STAFF at Mornington Peninsula Shire will stay on their existing enterprise agreement after knocking back an agreement put forward by CEO Carl Cowie.
The 803 eligible members of general staff voted 330-227 against the shire’s offer when the ballot closed, 5pm, Tuesday 4 April; 256 aged and disability services staff voted 124-62 against; 163 sport and leisure staff voted 45-22 against, while the shire’s 42 nurses voted 20-6 in favour.
Many staff in the four departments abstained from voting.
Mr Cowie said in a statement to staff: “The nurses’ agreement has been supported by staff and will proceed to ratification with the Fair Work Commission.
“The general staff, aged and disability services and sport and leisure agreements were not supported.

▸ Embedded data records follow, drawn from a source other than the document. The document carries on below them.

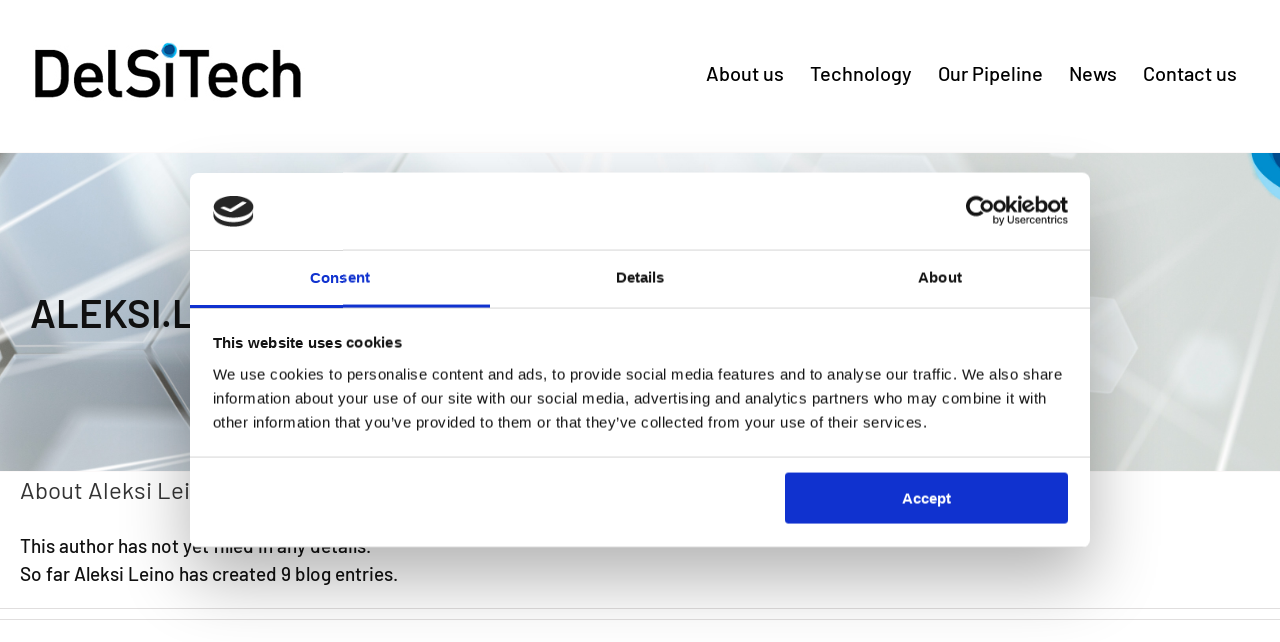

--- FILE ---
content_type: application/x-javascript
request_url: https://consentcdn.cookiebot.com/consentconfig/ece83800-aa9c-4864-8eac-e35fc8aa83d4/delsitech.com/configuration.js
body_size: 483
content:
CookieConsent.configuration.tags.push({id:192049249,type:"script",tagID:"",innerHash:"",outerHash:"",tagHash:"1367705127725",url:"https://consent.cookiebot.com/uc.js",resolvedUrl:"https://consent.cookiebot.com/uc.js",cat:[1]});CookieConsent.configuration.tags.push({id:192049250,type:"script",tagID:"",innerHash:"",outerHash:"",tagHash:"1856198438770",url:"https://www.googletagmanager.com/gtag/js?id=G-8S0KCTVTF3",resolvedUrl:"https://www.googletagmanager.com/gtag/js?id=G-8S0KCTVTF3",cat:[3]});CookieConsent.configuration.tags.push({id:192049251,type:"script",tagID:"",innerHash:"",outerHash:"",tagHash:"16386731176016",url:"",resolvedUrl:"",cat:[4]});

In this case the previous enterprise agreement remains in place until the negotiations result in a successful ballot.”
ASU branch executive president Michelle Jackson said results of the ballots were “fantastic”.

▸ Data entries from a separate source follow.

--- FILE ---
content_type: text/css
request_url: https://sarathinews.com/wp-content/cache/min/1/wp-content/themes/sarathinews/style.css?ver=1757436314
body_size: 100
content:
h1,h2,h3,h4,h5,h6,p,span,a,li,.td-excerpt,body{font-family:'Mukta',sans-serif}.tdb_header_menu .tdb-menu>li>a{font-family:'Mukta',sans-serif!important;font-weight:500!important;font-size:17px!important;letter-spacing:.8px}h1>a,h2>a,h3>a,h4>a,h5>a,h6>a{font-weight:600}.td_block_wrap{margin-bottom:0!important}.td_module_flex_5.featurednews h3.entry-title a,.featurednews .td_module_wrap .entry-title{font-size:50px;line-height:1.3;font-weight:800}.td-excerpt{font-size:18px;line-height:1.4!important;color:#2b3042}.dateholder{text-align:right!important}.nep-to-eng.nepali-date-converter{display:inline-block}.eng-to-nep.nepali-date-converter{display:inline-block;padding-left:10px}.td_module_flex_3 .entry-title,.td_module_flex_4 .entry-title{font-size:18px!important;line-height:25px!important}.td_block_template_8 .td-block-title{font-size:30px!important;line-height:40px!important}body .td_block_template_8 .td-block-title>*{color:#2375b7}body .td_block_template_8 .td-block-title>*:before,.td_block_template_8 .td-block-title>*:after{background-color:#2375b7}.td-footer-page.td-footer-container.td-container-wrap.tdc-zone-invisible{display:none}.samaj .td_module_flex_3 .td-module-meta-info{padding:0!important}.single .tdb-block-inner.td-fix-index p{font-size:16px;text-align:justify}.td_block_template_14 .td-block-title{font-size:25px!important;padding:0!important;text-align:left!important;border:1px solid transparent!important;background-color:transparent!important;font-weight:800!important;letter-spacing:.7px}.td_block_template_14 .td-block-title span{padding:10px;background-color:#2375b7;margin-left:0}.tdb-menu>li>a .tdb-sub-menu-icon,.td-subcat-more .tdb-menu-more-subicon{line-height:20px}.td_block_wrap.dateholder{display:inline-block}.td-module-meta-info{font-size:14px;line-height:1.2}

“We argued for a No vote and they were all voted down,” she said, adding that the union acts for general staff, aged and disability services and sport and leisure, but does not represent the nurses.
“I have contacted the CEO Carl Cowie to see when he is available to sit down and talk with us.
“I want to make sure he is aware of the main issue: the removal of sick leave provisions – that’s the main sticking point.”
Ms Jackson said in February that “unfair changes to sick leave entitlements had upset the hardworking staff at the council”. (“Unfair, underhanded offer” The News, 13/2/2017.)
“Staff are outraged that sick leave that has been used to support staff – many of whom are also members of the community – through life-threatening illnesses such as cancer, is being slashed,” Ms Jackson said in a statement.
The union representative said the shire had been offering staff a 6.8 per cent pay rise over three years but was cutting sick leave and penalty rates in the now voted-down agreement.
“The CEO is splashing around $1 million in sign-on bonuses to get the staff to vote yes to a substandard agreement,” she said.
Last week, Ms Jackson said another sticking point had been the shire’s insistence that it have the right to force staff to take annual leave when shutting down a facility, say for renovations.
“The staff have shown they want greater protection, in the light of the CEO saying he wants to contract out sport and leisure and aged and disability services,” she said.
Ms Jackson said staff had “reacted very strongly against” a one-off $1000 bonus offered by Mr Cowie to permanent council employees, and $300 to casuals, to back the council’s stance.
“We were told that to get the $300 a casual staff member need only have worked one shift in six months, so they would have had little engagement with the shire and it would have been easy for them to accept it,” she said.
Non-nursing staff will stay on their existing EBA, which expired on 31 December, until any new agreement is ratified.